17 songs your great-grandparents loved that are still relevant today.

I never quite understood why anyone would long for the "good ol' days."

I suppose if you're a well-to-do white guy, going back in time would probably be pretty fun. The three-piece suits, carriage rides, frequent fires, duels — you know, the stuff dreams are made of. 

But for the rest of us, there's not much to write home about. 


Though I will readily admit penny-farthing bikes are kind of cool. Photo by Hulton Archive/Getty Images.

That is, until I discovered a treasure trove of old music. 

"The Tattooed Man," 1897. Music by Victor Herbert. Lyrics by Harry B. Smith. Image via New York Public Library Digital Collections.

The good people at the New York Public Library recently digitized thousands of documents including more than 4,000 pieces of popular American sheet music from the 19th and 20th century. And if you're willing to sift through the frequent racism of the period, there are some real gems, many of which are very apropos today. 

In fact, here are 17 popular songs from the 1800s that are perfect for any contemporary situation. 

1. When your #TBT is really on point.

"One Year Ago To-Day," 1898. Music by Jos. P. Ramsdell. Lyrics by Nat Aschner. Image via New York Public Library Digital Collections.

2. When you really want an electric car, then see how much they cost.

"If I Only Had a Job," 1898. Music by James B. Mullen. Lyrics by W.E. Browning. Image via New York Public Library Digital Collections.

Fear not! A recent analysis predicts electric cars will be cheaper to own than conventional models by 2022. So keep saving your pennies and get ready to fight for that clutch EV parking space at the grocery store. 

3. When anyone over 50 tells you how easy it was for them to graduate without student loan debt.

"I'm Not Old Enough to Know," 1890. Music by Frank David. Lyrics by William Jerome. Image via New York Public Library Digital Collections.

They know the cost of a college degree has increased more than 1,000% since 1982, right?

4. When you make the mistake of teaching your mom how to use her emoji keyboard.

"Have Pity Judge, She's My Mother," 1898. Music and lyrics by Gussie L. Davis. Image via New York Public Library Digital Collections.

How do you tell your mom this situation does not call for a smiley face with sunglasses? Hint: You don't. 

5. When you are fed up with explaining why intersectional feminism is important, but you do it anyway.

"I'm Tired," 1901. Music by by Jean Schwartz. Lyrics by William Jerome. Image via New York Public Library Digital Collections.

Because no one should get left behind when we're talking about equality, that's why. 

6. When you see someone throw a plastic bottle in the trash.

"The Day Will Come When You'll Be Sorry," 1894. Music and lyrics by Kurt P. Hirsekorn. Performed by James McGowan. Image via New York Public Library Digital Collections.

The recycling bin is RIGHT THERE. Do I have to show you a picture of a turtle trapped in a set of plastic rings? Or all the plastic floating in the ocean? Because I will. 

7. When you need to tell someone they're not a special snowflake, but it's super hot outside.

"You're Not the Only Pebble on the Beach," 1896. Music by Stanley Carter. Lyrics by Harry Braisted. Image via New York Public Library Digital Collections.

8. When you find out just how difficult it is to turn back the clock on climate change.

"Is Life Worth Living," 1896. Music and lyrics by Chas K. Harris. Image via New York Public Library Digital Collections.

There's no going back, but we can do everything we can to protect the future. And some of the steps we're taking are actually working. Don't give up hope! 

9. When you like Kevin Bacon but you hate "Footloose."

"Summer Girl Song," 1894. Music and lyrics by Safford Waters. Image via New York Public Library Digital Collections.

10. When you're still super pumped about marriage equality.

"I'll Marry the Man I Love," 1897. Music and lyrics by Monroe H. Rosenfeld. Image via New York Public Library Digital Collections.

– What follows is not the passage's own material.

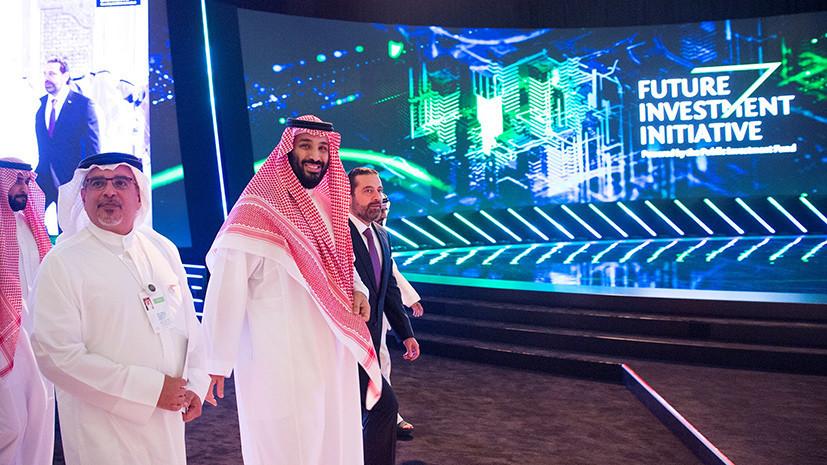 Королевские инвестиции: чем запомнился второй экономический форум Future Investment Initiative в Саудовской Аравии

11. (Even if your family's not quite on board.)

"My Mamma Won't Let Me Come Out," 1895. Music by Alice Cady. Lyrics by George Cooper. Image via New York Public Library Digital Collections.

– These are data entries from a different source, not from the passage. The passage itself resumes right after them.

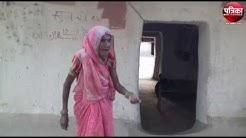 Angry Woman for  government of madhya pradesh scheme at Satna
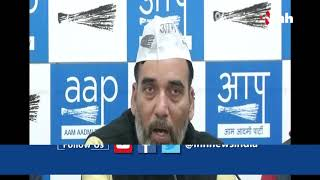 Aap Office for Profit: 20 विधायकों की सदस्यता मामले में सुप्रीम कोर्ट जाएगी AAP : Gopal Rai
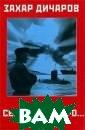 Семеро-пятеро.. . Захар Дичаров  То, что расска зано писателем  в романе `Семер о-пятеро...` -  не досужая выду мка. Он основан  на подлинных ф актах, в нем, п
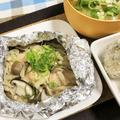 作りおき冷凍きのこミックスで鮭の簡単ホイル焼き by 張る猫さん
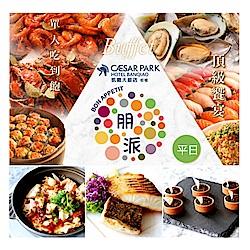 (板橋)凱撒大飯店 朋派餐廳 平日自助午/晚餐券4張
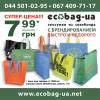 Эко-сумки 2015.  Самые низкие цены Киев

12. When you realize kids born in 1998 can buy cigarettes.

"To Me You're A Baby, Dear," Music and lyrics by Edward Abeles. Image via New York Public Library Digital Collections.

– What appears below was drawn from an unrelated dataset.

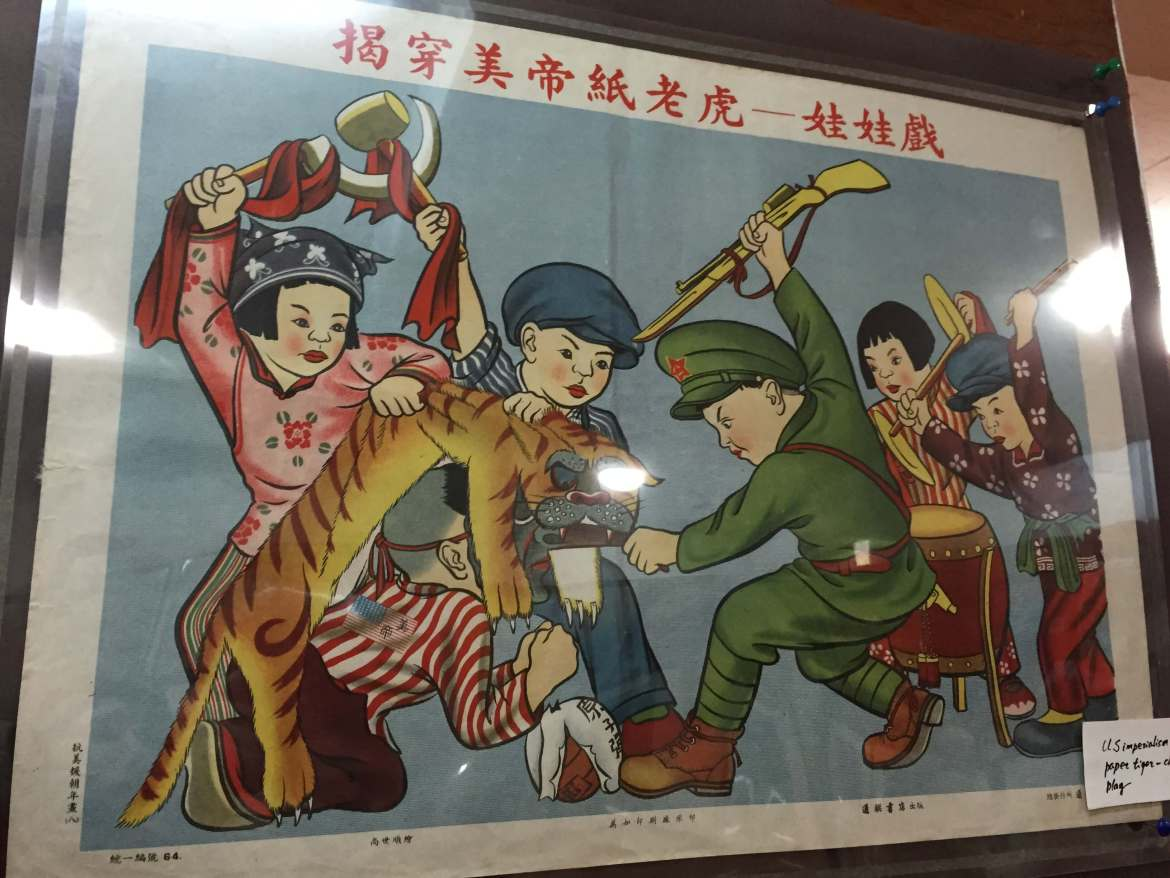 A poster at Propaganda Poster Art Centre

But not for long if they're in California, where the state assembly just broke a political logjam to raise the legal smoking age to 21.

13. When it's 3:30 on a Friday.

"I Trust the Happy Hour Will Come," 1893. Music by A. Templar. Lyrics by Julian Pauncefote.Image via New York Public Library Digital Collections.

14. When you find out someone close to you is voting for Trump.

"I Love You in Spite of All," 1893. Music by Chas K. Harris. Image via New York Public Library Digital Collections.

And yes, it's OK to grieve the loss of common sense. 

15. When you decide to go #nofilter on your latest selfie.

"Take Me as I Am," 1899. Music by Andy Lewis. Lyrics by Joe Hurtig. Image via New York Public Library Digital Collections.

16. When you can't find any Amur leopards or South China tigers.

"Has Anybody Seen Our Cat," 1899. Music by T.W. Conner. Lyrics by James T. Powers. Image via New York Public Library Digital Collections.

But then you remember they're critically endangered and you feel bad, but instead of feeling bad, you decide to do something about it.

17. When you find out your special someone finished "House of Cards" without you.

"Those Wedding Bells Shall Not Ring Out," 1896. Music and lyrics by Monroe H. Rosenfeld. Image via New York Public Library Digital Collections.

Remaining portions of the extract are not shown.